Work order 1: From the passage on USS Pensacola, quote the portion starting with "- Draft: 21" and going on through "8 October 1917.".
Work order 2: List every characteristic named under "General characteristics" in the passage on USS Pensacola.

Passage shown:

================================

General characteristics
- Displacement: 9,821 long tons (9,979 t) normal
- Length: 353 ft 11 in (107.87 m)
- Beam: 51 ft (16 m)
- Draft: 21 ft 6 in (6.55 m)
- Propulsion: steam
- Speed: 9.5 knots (17.6 km/h; 10.9 mph)
- Complement: 144 officers and enlisted
- Armament: 1 × 4 in (100 mm) gun; 1 × 3 in (76 mm) gun;

= USS Pensacola (AK-7) =

Cargo ship of the United States Navy

USS Pensacola (AK-7/AG-13) was a cargo ship in the United States Navy.

Pensacola was originally the German screw steamer Nicaria, launched in Rostock, Germany on 18 August 1901. She was seized by the U.S. government at Southport, North Carolina, on 8 May 1917. She was transferred to the United States Navy on 9 June 1917, and commissioned on 8 October 1917.

Assigned to the Naval Overseas Transport Service in January 1918, Pensacola carried supplies from the United States to French and British ports. Returning from Brest to Philadelphia on 2 December 1918, she steamed to New York and sailed for Turkey on 25 January 1919 with a cargo for the Syrian-Armenian Relief, arriving at Constantinople on 12 March. Following her return to the United States on 15 April, Pensacola carried passengers and cargo to bases in the Caribbean. Returning to Norfolk on 9 June 1919, she was reassigned to the Navy Trans-Pacific transport service.

================================

Data provided:

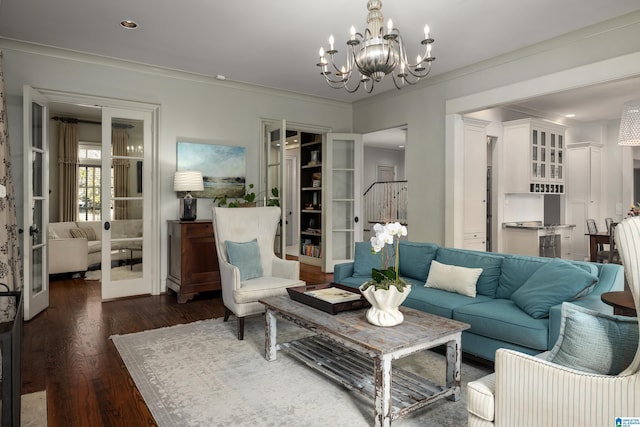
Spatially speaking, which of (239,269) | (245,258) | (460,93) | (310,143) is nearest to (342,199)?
(310,143)

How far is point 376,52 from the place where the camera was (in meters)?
2.68

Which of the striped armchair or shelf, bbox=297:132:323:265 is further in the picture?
shelf, bbox=297:132:323:265

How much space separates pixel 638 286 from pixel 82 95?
5102 mm

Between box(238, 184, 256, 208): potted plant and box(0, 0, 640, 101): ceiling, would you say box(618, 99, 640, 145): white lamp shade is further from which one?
box(238, 184, 256, 208): potted plant

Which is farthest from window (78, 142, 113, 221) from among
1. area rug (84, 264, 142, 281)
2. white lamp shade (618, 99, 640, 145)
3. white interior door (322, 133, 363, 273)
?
white lamp shade (618, 99, 640, 145)

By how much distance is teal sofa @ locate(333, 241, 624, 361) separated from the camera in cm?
251

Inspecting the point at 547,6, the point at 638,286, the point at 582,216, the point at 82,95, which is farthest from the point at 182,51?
the point at 582,216

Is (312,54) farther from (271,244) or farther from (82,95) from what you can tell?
(82,95)

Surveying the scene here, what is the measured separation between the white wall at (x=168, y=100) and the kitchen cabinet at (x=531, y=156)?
283 centimetres

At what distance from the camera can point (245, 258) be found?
3.77 metres

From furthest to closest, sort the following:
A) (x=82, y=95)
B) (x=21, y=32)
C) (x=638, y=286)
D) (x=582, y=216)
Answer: (x=582, y=216), (x=82, y=95), (x=21, y=32), (x=638, y=286)

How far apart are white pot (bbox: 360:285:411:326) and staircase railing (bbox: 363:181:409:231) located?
24.9 feet

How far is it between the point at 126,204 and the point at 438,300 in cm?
374

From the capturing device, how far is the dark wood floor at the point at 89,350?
2279 millimetres
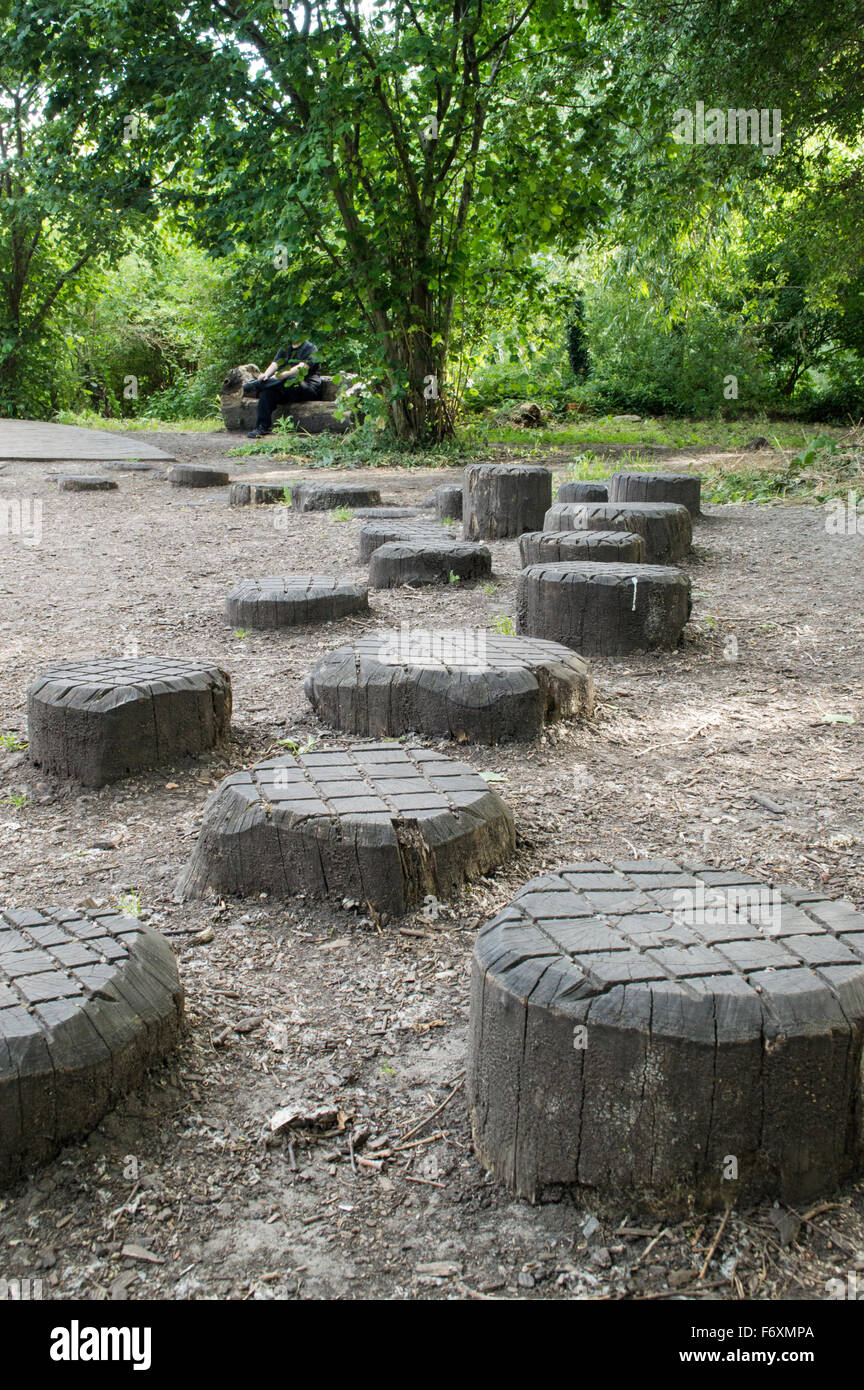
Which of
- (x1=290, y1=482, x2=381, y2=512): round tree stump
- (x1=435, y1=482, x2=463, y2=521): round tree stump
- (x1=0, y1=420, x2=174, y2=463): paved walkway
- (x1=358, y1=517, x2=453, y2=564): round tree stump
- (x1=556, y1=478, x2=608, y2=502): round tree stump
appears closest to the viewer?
(x1=358, y1=517, x2=453, y2=564): round tree stump

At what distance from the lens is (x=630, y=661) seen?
506 cm

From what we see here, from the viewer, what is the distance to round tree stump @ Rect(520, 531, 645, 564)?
18.9 ft

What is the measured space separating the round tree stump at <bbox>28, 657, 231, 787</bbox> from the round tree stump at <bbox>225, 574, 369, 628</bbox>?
175 cm

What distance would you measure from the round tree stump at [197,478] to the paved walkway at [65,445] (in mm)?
2707

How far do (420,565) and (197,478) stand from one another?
223 inches

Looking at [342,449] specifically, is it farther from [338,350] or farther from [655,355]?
[655,355]

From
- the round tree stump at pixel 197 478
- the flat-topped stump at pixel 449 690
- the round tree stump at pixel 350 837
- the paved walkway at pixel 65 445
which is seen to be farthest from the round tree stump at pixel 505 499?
the paved walkway at pixel 65 445

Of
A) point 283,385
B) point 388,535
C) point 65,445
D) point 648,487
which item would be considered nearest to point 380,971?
point 388,535

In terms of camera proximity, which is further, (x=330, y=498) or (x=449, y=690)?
(x=330, y=498)

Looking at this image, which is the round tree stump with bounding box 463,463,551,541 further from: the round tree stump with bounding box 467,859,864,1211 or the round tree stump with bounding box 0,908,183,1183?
the round tree stump with bounding box 467,859,864,1211

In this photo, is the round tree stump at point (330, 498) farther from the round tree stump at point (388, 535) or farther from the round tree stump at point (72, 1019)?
the round tree stump at point (72, 1019)

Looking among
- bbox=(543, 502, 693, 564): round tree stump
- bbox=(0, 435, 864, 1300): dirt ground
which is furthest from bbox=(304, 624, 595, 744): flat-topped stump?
bbox=(543, 502, 693, 564): round tree stump

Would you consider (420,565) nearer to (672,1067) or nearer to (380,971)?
(380,971)

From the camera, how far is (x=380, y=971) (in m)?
2.61
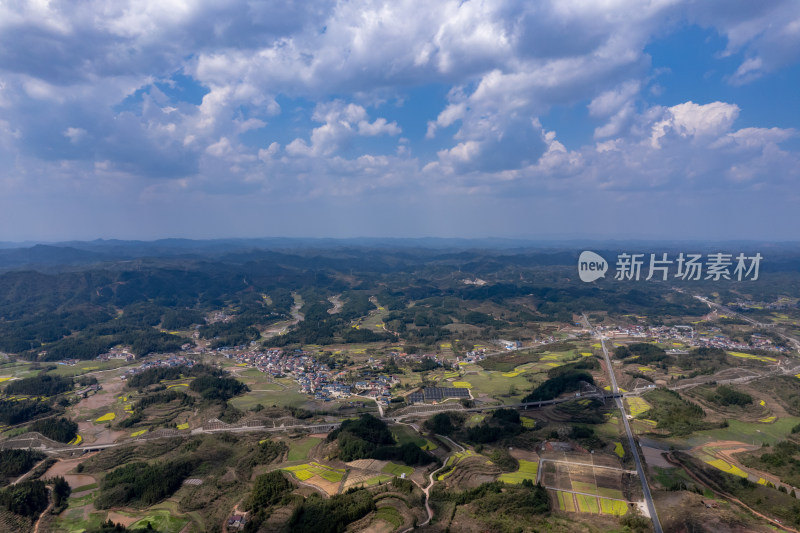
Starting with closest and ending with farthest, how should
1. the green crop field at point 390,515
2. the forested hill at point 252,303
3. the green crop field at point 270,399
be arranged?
1. the green crop field at point 390,515
2. the green crop field at point 270,399
3. the forested hill at point 252,303

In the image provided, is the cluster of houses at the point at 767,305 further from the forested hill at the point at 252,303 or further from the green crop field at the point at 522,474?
the green crop field at the point at 522,474

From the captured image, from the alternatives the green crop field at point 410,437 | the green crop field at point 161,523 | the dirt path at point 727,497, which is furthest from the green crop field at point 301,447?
the dirt path at point 727,497

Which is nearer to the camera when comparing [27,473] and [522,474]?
[522,474]

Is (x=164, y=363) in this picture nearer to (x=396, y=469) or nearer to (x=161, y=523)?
(x=161, y=523)

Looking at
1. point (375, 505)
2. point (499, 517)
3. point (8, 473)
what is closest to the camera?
point (499, 517)

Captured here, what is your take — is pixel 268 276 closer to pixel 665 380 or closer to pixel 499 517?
pixel 665 380

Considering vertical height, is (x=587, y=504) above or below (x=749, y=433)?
above

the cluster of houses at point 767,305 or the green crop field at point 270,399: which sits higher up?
the cluster of houses at point 767,305

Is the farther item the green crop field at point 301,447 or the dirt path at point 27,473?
the green crop field at point 301,447

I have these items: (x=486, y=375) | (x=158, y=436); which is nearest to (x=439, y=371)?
(x=486, y=375)

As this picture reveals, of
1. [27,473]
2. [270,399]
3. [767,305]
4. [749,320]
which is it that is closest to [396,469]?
[270,399]

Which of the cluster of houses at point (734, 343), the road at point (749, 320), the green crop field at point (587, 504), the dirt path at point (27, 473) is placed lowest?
the dirt path at point (27, 473)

================================

Exercise answer 1:
- Draft: 21 ft 6 in (6.55 m)
- Propulsion: steam
- Speed: 9.5 knots (17.6 km/h; 10.9 mph)
- Complement: 144 officers and enlisted
- Armament: 1 × 4 in (100 mm) gun; 1 × 3 in (76 mm) gun;

= USS Pensacola (AK-7) =

Cargo ship of the United States Navy

USS Pensacola (AK-7/AG-13) was a cargo ship in the United States Navy.

Pensacola was originally the German screw steamer Nicaria, launched in Rostock, Germany on 18 August 1901. She was seized by the U.S. government at Southport, North Carolina, on 8 May 1917. She was transferred to the United States Navy on 9 June 1917, and commissioned on 8 October 1917.

Exercise answer 2: Displacement, Length, Beam, Draft, Propulsion, Speed, Complement, Armament